● **EXERCISE GOAL**:
Please print the following lines verbatim, keeping every word, number and punctuation mark unchanged.

***** TASK INPUTS

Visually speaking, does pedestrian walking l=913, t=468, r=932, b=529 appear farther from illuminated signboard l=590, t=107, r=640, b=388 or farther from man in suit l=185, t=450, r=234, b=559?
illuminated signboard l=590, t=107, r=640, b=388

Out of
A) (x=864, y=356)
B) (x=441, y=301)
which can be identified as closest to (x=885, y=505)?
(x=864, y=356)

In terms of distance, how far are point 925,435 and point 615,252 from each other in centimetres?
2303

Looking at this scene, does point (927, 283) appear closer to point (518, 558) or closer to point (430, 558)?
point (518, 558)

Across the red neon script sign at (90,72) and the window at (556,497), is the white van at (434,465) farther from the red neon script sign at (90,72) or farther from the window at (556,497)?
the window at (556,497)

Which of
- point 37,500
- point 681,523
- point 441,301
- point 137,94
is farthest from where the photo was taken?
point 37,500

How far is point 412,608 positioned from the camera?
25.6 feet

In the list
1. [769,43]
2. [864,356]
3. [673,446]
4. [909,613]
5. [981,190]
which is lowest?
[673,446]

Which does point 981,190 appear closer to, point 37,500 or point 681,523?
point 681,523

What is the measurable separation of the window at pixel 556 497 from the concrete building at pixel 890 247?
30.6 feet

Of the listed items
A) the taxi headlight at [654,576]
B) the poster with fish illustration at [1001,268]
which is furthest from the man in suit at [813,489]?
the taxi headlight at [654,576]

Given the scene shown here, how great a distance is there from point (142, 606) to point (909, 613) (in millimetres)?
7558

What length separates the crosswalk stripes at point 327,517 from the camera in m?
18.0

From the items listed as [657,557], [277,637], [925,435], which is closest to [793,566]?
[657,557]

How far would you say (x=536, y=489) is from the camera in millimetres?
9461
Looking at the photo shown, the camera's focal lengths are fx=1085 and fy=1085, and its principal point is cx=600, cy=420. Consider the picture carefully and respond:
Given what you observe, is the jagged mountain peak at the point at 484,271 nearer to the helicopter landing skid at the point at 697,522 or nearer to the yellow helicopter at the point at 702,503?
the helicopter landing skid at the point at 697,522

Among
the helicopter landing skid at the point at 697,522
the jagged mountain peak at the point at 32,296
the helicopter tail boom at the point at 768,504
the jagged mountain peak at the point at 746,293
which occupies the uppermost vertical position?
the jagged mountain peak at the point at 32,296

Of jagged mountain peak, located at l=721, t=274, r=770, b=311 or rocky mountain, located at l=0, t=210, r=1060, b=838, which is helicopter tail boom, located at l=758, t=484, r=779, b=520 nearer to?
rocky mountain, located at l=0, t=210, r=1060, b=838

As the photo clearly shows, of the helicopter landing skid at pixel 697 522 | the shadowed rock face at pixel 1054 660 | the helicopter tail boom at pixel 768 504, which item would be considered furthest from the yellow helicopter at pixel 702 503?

**********

● **SOLUTION FOR THIS EXERCISE**:
Visually speaking, does pedestrian walking l=913, t=468, r=932, b=529 appear farther from illuminated signboard l=590, t=107, r=640, b=388 or farther from man in suit l=185, t=450, r=234, b=559?
illuminated signboard l=590, t=107, r=640, b=388

Out of
A) (x=864, y=356)
B) (x=441, y=301)
which can be identified as closest to (x=885, y=505)?
(x=864, y=356)

In terms of distance, how far are point 925,435 and point 615,252 from each other in centimetres?
2303

Looking at this scene, does point (927, 283) appear closer to point (518, 558) or closer to point (430, 558)?
point (518, 558)

Across the red neon script sign at (90,72) and the window at (556,497), is the white van at (434,465) farther from the red neon script sign at (90,72) or farther from the window at (556,497)?
the window at (556,497)

Which of
- point 37,500
- point 681,523
- point 441,301
- point 137,94
is farthest from where the photo was taken?
point 37,500

How far is point 412,608 positioned from the camera?
25.6 feet

In the list
1. [769,43]
2. [864,356]
3. [673,446]
4. [909,613]
5. [981,190]
which is lowest?
[673,446]

Which does point 981,190 appear closer to, point 37,500 or point 681,523?
point 681,523

What is the measurable separation of the window at pixel 556 497 from the concrete building at pixel 890 247?
30.6 feet

Of the listed items
A) the taxi headlight at [654,576]
B) the poster with fish illustration at [1001,268]
which is furthest from the man in suit at [813,489]?
the taxi headlight at [654,576]

Given the scene shown here, how great a distance is there from point (142, 606) to point (909, 613) (in millimetres)?
7558

What length separates the crosswalk stripes at point 327,517 from the camera in m?
18.0

From the items listed as [657,557], [277,637], [925,435], which is closest to [793,566]?
[657,557]

How far would you say (x=536, y=489) is from the camera in millimetres?
9461
Looking at the photo shown, the camera's focal lengths are fx=1085 and fy=1085, and its principal point is cx=600, cy=420. Consider the picture carefully and respond:
Given what you observe, is the jagged mountain peak at the point at 484,271 nearer to the helicopter landing skid at the point at 697,522 or nearer to the yellow helicopter at the point at 702,503?
the helicopter landing skid at the point at 697,522

Among
the helicopter landing skid at the point at 697,522
the jagged mountain peak at the point at 32,296
the helicopter tail boom at the point at 768,504
the jagged mountain peak at the point at 746,293
which occupies the uppermost vertical position?
the jagged mountain peak at the point at 32,296

Of jagged mountain peak, located at l=721, t=274, r=770, b=311 or rocky mountain, located at l=0, t=210, r=1060, b=838, which is helicopter tail boom, located at l=758, t=484, r=779, b=520 nearer to?
rocky mountain, located at l=0, t=210, r=1060, b=838

As the photo clearly shows, of the helicopter landing skid at pixel 697 522 | the shadowed rock face at pixel 1054 660 | the helicopter tail boom at pixel 768 504, which item would be considered furthest from the yellow helicopter at pixel 702 503?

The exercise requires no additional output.